◆ What is expected: All of the material below is to be returned exactly.

(Stored records)
[Begin]

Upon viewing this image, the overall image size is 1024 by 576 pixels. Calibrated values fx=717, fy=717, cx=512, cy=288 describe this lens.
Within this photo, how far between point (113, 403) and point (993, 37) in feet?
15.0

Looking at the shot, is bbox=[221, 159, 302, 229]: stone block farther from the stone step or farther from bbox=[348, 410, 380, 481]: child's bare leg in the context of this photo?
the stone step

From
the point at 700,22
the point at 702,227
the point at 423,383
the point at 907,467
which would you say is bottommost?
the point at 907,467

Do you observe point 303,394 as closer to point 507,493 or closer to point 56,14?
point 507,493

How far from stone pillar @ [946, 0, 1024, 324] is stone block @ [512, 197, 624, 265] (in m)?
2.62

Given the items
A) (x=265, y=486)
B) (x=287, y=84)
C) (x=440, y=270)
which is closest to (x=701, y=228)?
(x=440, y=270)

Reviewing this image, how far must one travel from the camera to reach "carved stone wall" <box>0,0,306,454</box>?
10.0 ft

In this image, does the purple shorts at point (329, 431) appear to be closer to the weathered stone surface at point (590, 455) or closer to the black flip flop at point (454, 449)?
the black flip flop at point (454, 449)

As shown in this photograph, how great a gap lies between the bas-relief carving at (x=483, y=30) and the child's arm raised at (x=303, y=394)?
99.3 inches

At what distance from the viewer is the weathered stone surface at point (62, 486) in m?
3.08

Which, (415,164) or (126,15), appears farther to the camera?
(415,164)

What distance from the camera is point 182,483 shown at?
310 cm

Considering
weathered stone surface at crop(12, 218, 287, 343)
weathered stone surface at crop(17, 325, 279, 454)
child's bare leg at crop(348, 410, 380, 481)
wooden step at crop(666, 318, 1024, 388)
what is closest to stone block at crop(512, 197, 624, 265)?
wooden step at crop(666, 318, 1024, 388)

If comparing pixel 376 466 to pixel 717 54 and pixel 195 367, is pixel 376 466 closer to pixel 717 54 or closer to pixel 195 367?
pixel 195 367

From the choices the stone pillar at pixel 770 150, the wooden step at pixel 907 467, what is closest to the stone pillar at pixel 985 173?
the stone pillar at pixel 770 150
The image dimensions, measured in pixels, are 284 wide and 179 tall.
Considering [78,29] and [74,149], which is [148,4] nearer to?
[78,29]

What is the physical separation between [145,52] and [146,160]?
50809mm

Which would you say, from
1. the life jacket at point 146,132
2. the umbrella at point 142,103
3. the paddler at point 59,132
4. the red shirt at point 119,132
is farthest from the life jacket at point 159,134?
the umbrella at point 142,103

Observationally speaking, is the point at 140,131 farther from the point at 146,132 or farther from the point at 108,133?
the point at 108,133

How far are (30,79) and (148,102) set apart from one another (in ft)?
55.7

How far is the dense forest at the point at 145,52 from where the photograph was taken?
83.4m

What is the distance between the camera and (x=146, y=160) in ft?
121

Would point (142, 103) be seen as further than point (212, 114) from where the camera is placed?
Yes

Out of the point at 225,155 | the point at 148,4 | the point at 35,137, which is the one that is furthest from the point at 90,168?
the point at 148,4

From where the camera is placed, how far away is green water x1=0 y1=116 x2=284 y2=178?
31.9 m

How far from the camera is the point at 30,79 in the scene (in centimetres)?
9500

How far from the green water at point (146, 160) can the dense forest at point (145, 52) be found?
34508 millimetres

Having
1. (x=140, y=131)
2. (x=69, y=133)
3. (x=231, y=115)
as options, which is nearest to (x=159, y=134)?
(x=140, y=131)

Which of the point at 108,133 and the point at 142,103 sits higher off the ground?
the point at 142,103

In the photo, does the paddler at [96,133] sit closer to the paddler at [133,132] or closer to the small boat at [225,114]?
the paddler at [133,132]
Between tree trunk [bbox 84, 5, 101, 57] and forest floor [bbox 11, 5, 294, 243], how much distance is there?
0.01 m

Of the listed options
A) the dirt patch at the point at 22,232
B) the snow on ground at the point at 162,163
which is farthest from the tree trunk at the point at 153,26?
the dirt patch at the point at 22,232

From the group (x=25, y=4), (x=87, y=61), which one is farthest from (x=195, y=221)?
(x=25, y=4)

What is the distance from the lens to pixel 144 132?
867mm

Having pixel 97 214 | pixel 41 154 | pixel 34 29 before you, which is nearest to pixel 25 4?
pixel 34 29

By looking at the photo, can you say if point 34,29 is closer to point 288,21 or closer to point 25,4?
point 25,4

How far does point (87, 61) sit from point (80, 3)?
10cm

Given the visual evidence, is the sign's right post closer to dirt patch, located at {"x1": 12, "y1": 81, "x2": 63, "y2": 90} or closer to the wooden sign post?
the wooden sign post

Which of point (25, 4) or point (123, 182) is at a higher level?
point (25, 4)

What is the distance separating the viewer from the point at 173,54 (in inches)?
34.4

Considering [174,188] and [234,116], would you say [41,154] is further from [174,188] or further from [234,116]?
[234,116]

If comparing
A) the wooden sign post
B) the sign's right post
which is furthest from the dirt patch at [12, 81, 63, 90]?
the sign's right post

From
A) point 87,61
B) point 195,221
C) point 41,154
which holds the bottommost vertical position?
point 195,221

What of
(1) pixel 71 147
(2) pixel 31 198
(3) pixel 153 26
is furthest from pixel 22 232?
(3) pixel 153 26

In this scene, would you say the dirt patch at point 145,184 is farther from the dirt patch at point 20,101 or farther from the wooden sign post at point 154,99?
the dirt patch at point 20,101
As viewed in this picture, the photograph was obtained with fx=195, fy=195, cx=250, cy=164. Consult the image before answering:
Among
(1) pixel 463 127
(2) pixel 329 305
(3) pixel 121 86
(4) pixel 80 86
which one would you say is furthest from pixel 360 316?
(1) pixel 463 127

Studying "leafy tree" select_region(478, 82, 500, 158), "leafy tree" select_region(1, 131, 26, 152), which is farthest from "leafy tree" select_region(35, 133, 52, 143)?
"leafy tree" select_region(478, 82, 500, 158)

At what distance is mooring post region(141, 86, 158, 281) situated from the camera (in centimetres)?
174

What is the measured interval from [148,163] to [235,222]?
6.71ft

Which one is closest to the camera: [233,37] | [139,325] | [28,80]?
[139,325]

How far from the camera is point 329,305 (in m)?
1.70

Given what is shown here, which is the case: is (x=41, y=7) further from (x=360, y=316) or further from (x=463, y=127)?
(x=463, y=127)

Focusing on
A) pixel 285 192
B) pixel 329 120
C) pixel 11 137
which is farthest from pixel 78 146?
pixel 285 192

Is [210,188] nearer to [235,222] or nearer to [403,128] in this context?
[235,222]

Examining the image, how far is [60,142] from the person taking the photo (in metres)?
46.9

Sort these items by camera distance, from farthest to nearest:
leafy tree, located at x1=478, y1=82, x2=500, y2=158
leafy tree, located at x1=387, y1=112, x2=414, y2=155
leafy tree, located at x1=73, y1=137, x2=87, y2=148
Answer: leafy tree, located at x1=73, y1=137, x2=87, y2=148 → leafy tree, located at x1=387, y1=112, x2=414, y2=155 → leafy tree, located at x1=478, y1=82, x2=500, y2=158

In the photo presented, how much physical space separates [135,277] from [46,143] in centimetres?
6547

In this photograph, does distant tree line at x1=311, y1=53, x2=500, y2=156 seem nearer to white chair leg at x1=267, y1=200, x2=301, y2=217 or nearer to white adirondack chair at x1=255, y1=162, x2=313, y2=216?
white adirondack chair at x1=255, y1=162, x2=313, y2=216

[End]

◆ Task output:
Upon viewing this image, the overall image size is 1024 by 576 pixels. Calibrated values fx=717, fy=717, cx=512, cy=288 describe this lens.
Within this photo, how far between point (113, 403) and point (993, 37) in feet?
15.0

Looking at the shot, is bbox=[221, 159, 302, 229]: stone block farther from the stone step or farther from bbox=[348, 410, 380, 481]: child's bare leg in the context of this photo?
the stone step

From
the point at 700,22
the point at 702,227
the point at 423,383
the point at 907,467
which would you say is bottommost?
the point at 907,467

Do you observe point 303,394 as closer to point 507,493 or closer to point 56,14?
point 507,493

How far from stone pillar @ [946, 0, 1024, 324] is stone block @ [512, 197, 624, 265] (in m)?
2.62

Given the items
A) (x=265, y=486)
B) (x=287, y=84)
C) (x=440, y=270)
which is closest to (x=701, y=228)?
(x=440, y=270)

Reviewing this image, how far must one travel from the camera to reach "carved stone wall" <box>0,0,306,454</box>?
10.0 ft

In this image, does the purple shorts at point (329, 431) appear to be closer to the weathered stone surface at point (590, 455) or closer to the black flip flop at point (454, 449)?
the black flip flop at point (454, 449)

As shown in this photograph, how great a gap lies between the bas-relief carving at (x=483, y=30) and the child's arm raised at (x=303, y=394)?
99.3 inches

At what distance from the viewer is the weathered stone surface at point (62, 486) in m?
3.08

Which, (415,164) or (126,15), appears farther to the camera?
(415,164)

What distance from the camera is point 182,483 shown at?
310 cm

Considering
weathered stone surface at crop(12, 218, 287, 343)
weathered stone surface at crop(17, 325, 279, 454)
child's bare leg at crop(348, 410, 380, 481)
wooden step at crop(666, 318, 1024, 388)
what is closest to stone block at crop(512, 197, 624, 265)?
wooden step at crop(666, 318, 1024, 388)

If comparing pixel 376 466 to pixel 717 54 and pixel 195 367, is pixel 376 466 closer to pixel 717 54 or closer to pixel 195 367?
pixel 195 367

From the choices the stone pillar at pixel 770 150, the wooden step at pixel 907 467, what is closest to the stone pillar at pixel 985 173?
the stone pillar at pixel 770 150
The image dimensions, measured in pixels, are 284 wide and 179 tall.
Considering [78,29] and [74,149], which is [148,4] nearer to?
[78,29]

What is the physical separation between [145,52] and [146,160]?
50809mm

Which would you say, from
1. the life jacket at point 146,132
2. the umbrella at point 142,103
3. the paddler at point 59,132
4. the red shirt at point 119,132
is farthest from the life jacket at point 159,134?
the umbrella at point 142,103

Observationally speaking, is the point at 140,131 farther from the point at 146,132 or farther from the point at 108,133?
the point at 108,133

How far are (30,79) and (148,102) set apart from one another (in ft)?
55.7

How far is the dense forest at the point at 145,52 from where the photograph was taken?
83.4m

What is the distance between the camera and (x=146, y=160) in ft?
121

Would point (142, 103) be seen as further than point (212, 114) from where the camera is placed?
Yes

Out of the point at 225,155 | the point at 148,4 | the point at 35,137, which is the one that is furthest from the point at 90,168?
the point at 148,4

From where the camera is placed, how far away is green water x1=0 y1=116 x2=284 y2=178?
31.9 m

How far from the camera is the point at 30,79 in the scene (in centimetres)?
9500

How far from the green water at point (146, 160) can the dense forest at point (145, 52) be found?
34508 millimetres

Having
1. (x=140, y=131)
2. (x=69, y=133)
3. (x=231, y=115)
as options, which is nearest to (x=159, y=134)?
(x=140, y=131)

Which of the point at 108,133 and the point at 142,103 sits higher off the ground?
the point at 142,103

In the photo, does the paddler at [96,133] sit closer to the paddler at [133,132] or closer to the small boat at [225,114]?
the paddler at [133,132]
Between tree trunk [bbox 84, 5, 101, 57] and forest floor [bbox 11, 5, 294, 243], how much distance is there?
0.01 m

Of the listed options
A) the dirt patch at the point at 22,232
B) the snow on ground at the point at 162,163
which is farthest from the tree trunk at the point at 153,26?
the dirt patch at the point at 22,232

From the group (x=25, y=4), (x=87, y=61), which one is farthest from (x=195, y=221)?
(x=25, y=4)

What is the distance from the lens to pixel 144 132?
867mm

Having pixel 97 214 | pixel 41 154 | pixel 34 29 before you, which is nearest to pixel 25 4?
pixel 34 29

By looking at the photo, can you say if point 34,29 is closer to point 288,21 or closer to point 25,4?
point 25,4

How far does point (87, 61) sit from point (80, 3)?
10cm

Given the visual evidence, is the sign's right post closer to dirt patch, located at {"x1": 12, "y1": 81, "x2": 63, "y2": 90} or closer to the wooden sign post?
the wooden sign post

Which of point (25, 4) or point (123, 182) is at a higher level?
point (25, 4)

What is the distance separating the viewer from the point at 173,54 (in inches)?
34.4

Considering [174,188] and [234,116], would you say [41,154] is further from [174,188] or further from [234,116]?
[234,116]

If comparing
A) the wooden sign post
B) the sign's right post
which is furthest from the dirt patch at [12, 81, 63, 90]?
the sign's right post

From
A) point 87,61
B) point 195,221
C) point 41,154
which holds the bottommost vertical position?
point 195,221

What of
(1) pixel 71 147
(2) pixel 31 198
(3) pixel 153 26
is furthest from pixel 22 232?
(3) pixel 153 26

In this scene, would you say the dirt patch at point 145,184 is farther from the dirt patch at point 20,101 or farther from the wooden sign post at point 154,99?
the dirt patch at point 20,101
As viewed in this picture, the photograph was obtained with fx=195, fy=195, cx=250, cy=164. Consult the image before answering:
Among
(1) pixel 463 127
(2) pixel 329 305
(3) pixel 121 86
(4) pixel 80 86
which one would you say is furthest from pixel 360 316?
(1) pixel 463 127

Studying "leafy tree" select_region(478, 82, 500, 158), "leafy tree" select_region(1, 131, 26, 152), which is farthest from "leafy tree" select_region(35, 133, 52, 143)?
"leafy tree" select_region(478, 82, 500, 158)

At what distance is mooring post region(141, 86, 158, 281) situated from the camera (in centimetres)?
174

What is the measured interval from [148,163] to [235,222]?
6.71ft

Which one is closest to the camera: [233,37] | [139,325] | [28,80]?
[139,325]

How far from the camera is point 329,305 (in m)?
1.70

Given what is shown here, which is the case: is (x=41, y=7) further from (x=360, y=316) or further from (x=463, y=127)?
(x=463, y=127)

Focusing on
A) pixel 285 192
B) pixel 329 120
C) pixel 11 137
which is farthest from pixel 78 146?
pixel 285 192

Is [210,188] nearer to [235,222] or nearer to [403,128] in this context?
[235,222]

Examining the image, how far is [60,142] from the person taking the photo (in metres)?
46.9

Sort these items by camera distance, from farthest to nearest:
leafy tree, located at x1=478, y1=82, x2=500, y2=158
leafy tree, located at x1=387, y1=112, x2=414, y2=155
leafy tree, located at x1=73, y1=137, x2=87, y2=148
Answer: leafy tree, located at x1=73, y1=137, x2=87, y2=148 → leafy tree, located at x1=387, y1=112, x2=414, y2=155 → leafy tree, located at x1=478, y1=82, x2=500, y2=158

In the photo presented, how much physical space separates [135,277] from [46,143] in centimetres?
6547

In this photograph, does distant tree line at x1=311, y1=53, x2=500, y2=156 seem nearer to white chair leg at x1=267, y1=200, x2=301, y2=217 or nearer to white adirondack chair at x1=255, y1=162, x2=313, y2=216?
white adirondack chair at x1=255, y1=162, x2=313, y2=216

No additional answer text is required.